Olieverf op linnen, 128 cmx89 cm, Prado,
Madrid
De H. Maagd Maria is afgebeeld met de handen biddend
gevouwen en omringd door een aantal symbolen uit de litanie van Loreto, die
verwijzen naar haar deugden.
"Het hoogfeest van de Onbevlekte
Ontvangenis van de heilige Maagd Maria, die waarlijk vol van genade is en de
gezegende onder de vrouwen", aldus het Romeinse
Martyrologium. "In het vooruitzicht op xde geboorte en de heilzame
dood van Gods Zoon bleef zij op het ogenblik zelf van haar ontvangenis door een
bijzonder voorrecht van God gevrijwaard van iedere smet van de erfzonde, zoals
het door paus Pius IX op deze dag plechtig werd gedefinieerd als een vaststaand
dogma op grond van een overgeleverde oudere leer.

* OPDRACHT
Geef alstublieft letterlijk het stuk uit de tekst over de Onbevlekte Ontvangenis weer tussen "Olieverf op linnen, 128" en "overgeleverde oudere leer.", beide inbegrepen.

* GETOOND MATERIAAL

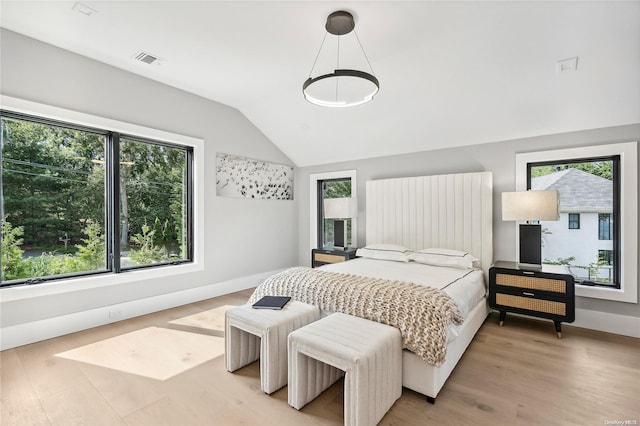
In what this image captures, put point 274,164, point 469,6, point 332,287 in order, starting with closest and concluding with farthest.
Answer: point 469,6 → point 332,287 → point 274,164

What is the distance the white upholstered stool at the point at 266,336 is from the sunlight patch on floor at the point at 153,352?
37 centimetres

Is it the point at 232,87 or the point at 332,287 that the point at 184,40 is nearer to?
the point at 232,87

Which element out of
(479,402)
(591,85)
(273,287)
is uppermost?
(591,85)

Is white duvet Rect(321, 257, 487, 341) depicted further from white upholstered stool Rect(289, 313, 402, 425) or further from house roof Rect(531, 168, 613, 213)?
house roof Rect(531, 168, 613, 213)

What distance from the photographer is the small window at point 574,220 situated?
11.3 ft

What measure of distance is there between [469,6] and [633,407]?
308cm

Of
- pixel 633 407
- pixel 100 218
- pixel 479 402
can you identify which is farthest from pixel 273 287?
pixel 633 407

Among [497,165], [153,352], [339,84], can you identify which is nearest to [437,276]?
[497,165]

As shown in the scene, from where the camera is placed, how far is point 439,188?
414cm

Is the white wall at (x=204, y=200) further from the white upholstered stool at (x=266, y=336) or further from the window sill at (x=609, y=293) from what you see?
the window sill at (x=609, y=293)

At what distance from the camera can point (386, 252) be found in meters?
4.15

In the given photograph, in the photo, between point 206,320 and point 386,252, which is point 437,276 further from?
point 206,320

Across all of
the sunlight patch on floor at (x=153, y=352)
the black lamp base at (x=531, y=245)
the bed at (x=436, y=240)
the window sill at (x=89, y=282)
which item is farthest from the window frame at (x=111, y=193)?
the black lamp base at (x=531, y=245)

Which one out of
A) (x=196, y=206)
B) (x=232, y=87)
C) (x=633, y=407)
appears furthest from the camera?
(x=196, y=206)
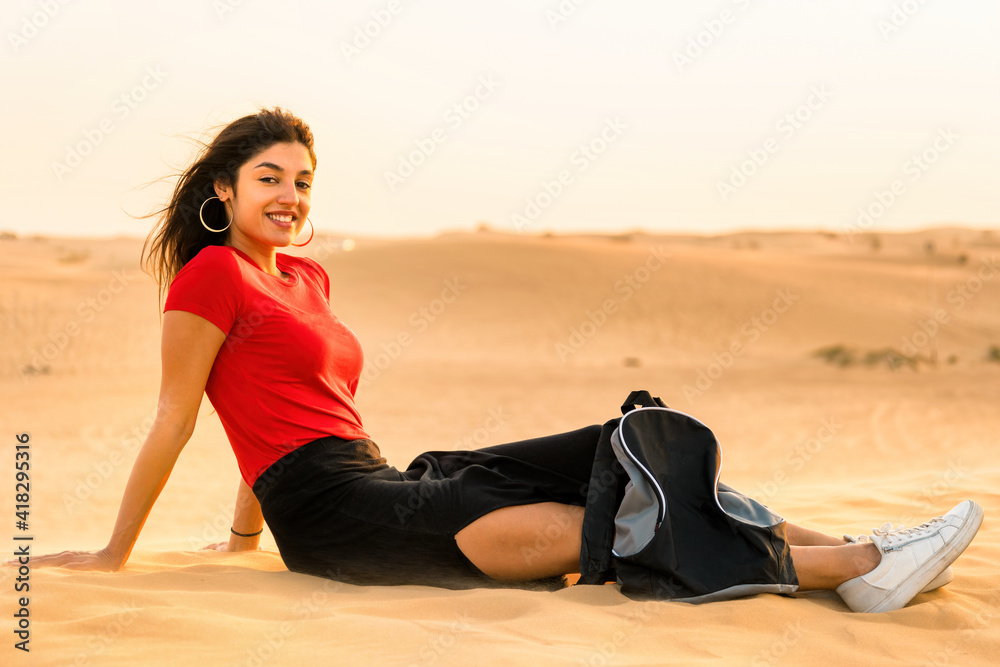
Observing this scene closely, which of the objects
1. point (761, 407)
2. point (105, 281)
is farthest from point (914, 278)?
point (105, 281)

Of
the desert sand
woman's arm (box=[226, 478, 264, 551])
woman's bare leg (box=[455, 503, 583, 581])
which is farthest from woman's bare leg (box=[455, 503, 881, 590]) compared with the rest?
woman's arm (box=[226, 478, 264, 551])

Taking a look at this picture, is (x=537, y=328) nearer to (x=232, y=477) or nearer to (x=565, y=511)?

* UITGEWERKTE OPDRACHT
Olieverf op linnen, 128 cmx89 cm, Prado,
Madrid
De H. Maagd Maria is afgebeeld met de handen biddend
gevouwen en omringd door een aantal symbolen uit de litanie van Loreto, die
verwijzen naar haar deugden.
"Het hoogfeest van de Onbevlekte
Ontvangenis van de heilige Maagd Maria, die waarlijk vol van genade is en de
gezegende onder de vrouwen", aldus het Romeinse
Martyrologium. "In het vooruitzicht op xde geboorte en de heilzame
dood van Gods Zoon bleef zij op het ogenblik zelf van haar ontvangenis door een
bijzonder voorrecht van God gevrijwaard van iedere smet van de erfzonde, zoals
het door paus Pius IX op deze dag plechtig werd gedefinieerd als een vaststaand
dogma op grond van een overgeleverde oudere leer.